I have localized the issue. Here is the Autograd function definition:
class FusedChunkLinearAttentionFunction(torch.autograd.Function):
@staticmethod
def forward(ctx, q, k, v, scale, initial_state, output_final_state):
batch_size, n_heads, seq_len, d_head_qk = q.shape
d_head_v = v.shape[-1]
ctx.scale = scale
# Convert PyTorch dtype to Triton dtype
if q.dtype == torch.float16:
triton_dtype = tl.float16
elif q.dtype == torch.bfloat16:
triton_dtype = tl.bfloat16
else:
triton_dtype = tl.float32
# Initialize the output tensors
BK = min(triton.next_power_of_2(d_head_qk), 64)
NK = triton.cdiv(d_head_qk, BK)
o = q.new_empty(NK, batch_size, n_heads, seq_len, d_head_v)
if output_final_state:
final_state = q.new_empty(
batch_size, n_heads, d_head_qk, d_head_v, dtype=torch.float32, requires_grad=False
)
else:
final_state = None
grid = lambda args: ( # noqa: E731
triton.cdiv(v.shape[-1], args["BV"]),
NK,
batch_size * n_heads,
)
fused_chunk_linear_attn_fwd_kernel[grid](
q,
k,
v,
o,
initial_state,
final_state,
scale,
q.stride(1),
q.stride(2),
q.stride(3),
v.stride(1),
v.stride(2),
v.stride(3),
batch_size,
n_heads,
seq_len,
d_head_qk,
d_head_v,
BK=BK,
USE_INITIAL_STATE=initial_state is not None,
STORE_FINAL_STATE=output_final_state,
DTYPE=triton_dtype,
)
ctx.save_for_backward(q, k, v, initial_state)
ctx.triton_dtype = triton_dtype
# This code returns incorrect outputs when running with torch compile
# o = o.sum(0)
# return o.to(q.dtype), final_state
# If I break the compilation graph with print(), then the code returns correct outputs
if NK > 1:
print("") # this is needed to break the torch compile graph
o = o.sum(0)
return o.to(q.dtype), final_state
else:
# in our setting we can avoid this since NK will be one
return o[0].to(q.dtype), final_state
The issue stems from the final
o.sum(0)
since it sums up values that are computed by independent threadblocks on the GPU. torch compile tries to compile the full function into a single graph, yielding incorrect values.
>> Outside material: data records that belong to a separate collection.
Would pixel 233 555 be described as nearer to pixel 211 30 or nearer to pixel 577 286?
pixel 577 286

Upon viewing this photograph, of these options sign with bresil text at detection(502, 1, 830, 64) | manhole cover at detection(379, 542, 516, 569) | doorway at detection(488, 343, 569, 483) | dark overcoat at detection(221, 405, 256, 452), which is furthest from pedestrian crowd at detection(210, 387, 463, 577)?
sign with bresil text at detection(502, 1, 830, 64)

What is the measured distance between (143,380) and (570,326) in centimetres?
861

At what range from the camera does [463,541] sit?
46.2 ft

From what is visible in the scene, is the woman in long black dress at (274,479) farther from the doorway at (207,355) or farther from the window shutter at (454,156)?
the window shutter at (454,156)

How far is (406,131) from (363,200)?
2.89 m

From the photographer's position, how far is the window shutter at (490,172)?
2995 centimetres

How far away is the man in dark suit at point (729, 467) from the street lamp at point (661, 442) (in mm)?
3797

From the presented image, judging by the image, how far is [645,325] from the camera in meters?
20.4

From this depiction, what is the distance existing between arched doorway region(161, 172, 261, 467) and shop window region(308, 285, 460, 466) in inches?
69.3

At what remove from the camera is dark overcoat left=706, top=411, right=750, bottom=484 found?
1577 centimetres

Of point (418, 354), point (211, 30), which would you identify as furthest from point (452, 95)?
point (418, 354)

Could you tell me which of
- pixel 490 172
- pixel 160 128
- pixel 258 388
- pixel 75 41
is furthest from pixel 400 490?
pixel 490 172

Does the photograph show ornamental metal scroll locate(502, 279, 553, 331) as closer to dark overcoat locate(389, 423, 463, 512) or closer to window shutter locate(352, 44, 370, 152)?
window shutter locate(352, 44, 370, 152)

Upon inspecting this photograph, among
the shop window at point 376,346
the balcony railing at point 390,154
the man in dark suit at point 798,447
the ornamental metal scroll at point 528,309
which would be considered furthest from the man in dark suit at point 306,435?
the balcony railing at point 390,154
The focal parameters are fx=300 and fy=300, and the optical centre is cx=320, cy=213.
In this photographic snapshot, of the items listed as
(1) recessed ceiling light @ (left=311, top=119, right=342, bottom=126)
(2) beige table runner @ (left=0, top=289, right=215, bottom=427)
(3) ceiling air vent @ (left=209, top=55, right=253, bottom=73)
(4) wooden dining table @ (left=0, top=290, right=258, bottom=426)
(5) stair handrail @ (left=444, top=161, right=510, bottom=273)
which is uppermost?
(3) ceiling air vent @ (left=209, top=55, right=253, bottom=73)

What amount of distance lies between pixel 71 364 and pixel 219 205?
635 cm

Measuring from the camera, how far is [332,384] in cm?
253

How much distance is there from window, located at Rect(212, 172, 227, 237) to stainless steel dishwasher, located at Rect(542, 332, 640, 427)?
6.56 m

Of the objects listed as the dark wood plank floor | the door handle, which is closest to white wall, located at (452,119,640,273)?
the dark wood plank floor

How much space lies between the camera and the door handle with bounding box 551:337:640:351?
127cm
I speculate that it probably tries to do the sum before all the values are actually available.
Instead if I force break the graph before the sum operation, then the outputs are correct and match the eager mode values.
Two questions:
- Is that behaviour expected that the outputs are incorrect in this case? I would expect torch compile to wait until the triton kernel fully finishes and correctly compute the sum.
- If yes, is there a more principled way to break the graph instead of using a print() function?